Rilaena triangularis is a species of the harvestman family Phalangiidae. Previously it has been considered to be in the genus and subgenus Platybunus (Paraplatybunus) Dumitrescu, 1970, in the subfamily Platybuninae. Caution is needed with the name "Paraplatybunus". Although claimed as a potential genus in many online sources, the generic rank does not appear to have any foundation in the underlying academic literature, but instead was only published as a subgenus.

== Description ==
Rilaena triangularis is a harvestman with a broad natural distribution across Europe.
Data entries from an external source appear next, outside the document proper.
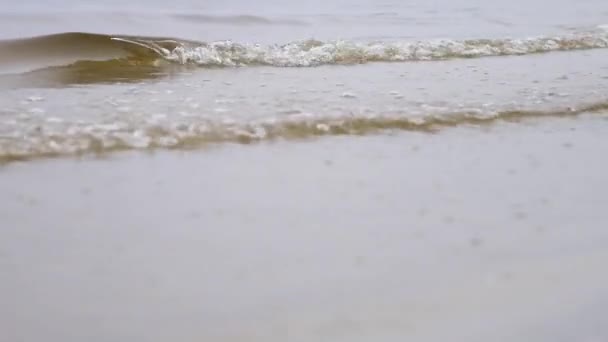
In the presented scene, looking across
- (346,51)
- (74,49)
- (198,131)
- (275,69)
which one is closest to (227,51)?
(275,69)

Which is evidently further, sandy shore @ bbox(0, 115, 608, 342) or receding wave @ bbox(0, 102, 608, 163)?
receding wave @ bbox(0, 102, 608, 163)

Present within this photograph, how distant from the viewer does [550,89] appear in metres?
4.80

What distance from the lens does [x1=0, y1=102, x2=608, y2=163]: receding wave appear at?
3336 mm

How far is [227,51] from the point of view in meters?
5.96

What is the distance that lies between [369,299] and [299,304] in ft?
0.61

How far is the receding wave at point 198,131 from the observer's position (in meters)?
3.34

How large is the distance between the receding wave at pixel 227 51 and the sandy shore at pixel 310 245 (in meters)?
2.47

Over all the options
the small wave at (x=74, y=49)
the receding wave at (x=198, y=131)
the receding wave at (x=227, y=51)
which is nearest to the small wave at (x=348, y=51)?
the receding wave at (x=227, y=51)

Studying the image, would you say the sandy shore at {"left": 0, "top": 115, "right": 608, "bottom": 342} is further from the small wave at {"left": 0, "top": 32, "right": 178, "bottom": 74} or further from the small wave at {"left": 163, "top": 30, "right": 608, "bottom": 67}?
the small wave at {"left": 0, "top": 32, "right": 178, "bottom": 74}

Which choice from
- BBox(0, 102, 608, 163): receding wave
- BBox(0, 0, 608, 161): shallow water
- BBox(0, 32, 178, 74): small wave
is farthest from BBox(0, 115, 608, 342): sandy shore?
BBox(0, 32, 178, 74): small wave

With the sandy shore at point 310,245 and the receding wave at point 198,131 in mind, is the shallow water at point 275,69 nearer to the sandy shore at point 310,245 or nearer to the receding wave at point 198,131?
the receding wave at point 198,131

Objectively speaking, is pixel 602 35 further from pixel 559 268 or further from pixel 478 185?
pixel 559 268

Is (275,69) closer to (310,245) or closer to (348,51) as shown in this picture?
(348,51)

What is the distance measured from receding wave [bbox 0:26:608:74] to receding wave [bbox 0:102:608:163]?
1.96m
This species was first described by Johann Friedrich Wilhelm Herbst in 1799, initially as Phalangium triangularis. It was later renamed through recombination in multiple forms but including Platybunus (Paraplatybunus) triangularis (Herbst, 1799) in Dumitrescu, 1970. The triangularis portion of its name (the species epithet) can be attributed to its "saddle pattern" on the upper (dorsal) surface, typically featuring a slightly darker triangular - or vase-shaped - "saddle" marking. That is often outlined with a lighter, whitish or pale-yellow colour.

=== Chemical defense ===
When disturbed, Rilaena triangularis emits a strong-smelling secretion as a chemical defense. This fluid contains 1,4-benzoquinone, 1,4-naphthoquinone and caprylic acid.

== Range ==
Occurrences of Rilaena triangularis have been recorded and aggregated in GBIF across Europe, with the exception of Spain and Portugal. It has also been observed in north-west and north-east corners of the United States.

== Habitat ==
The species thrives in forests, floodplain forests and fens.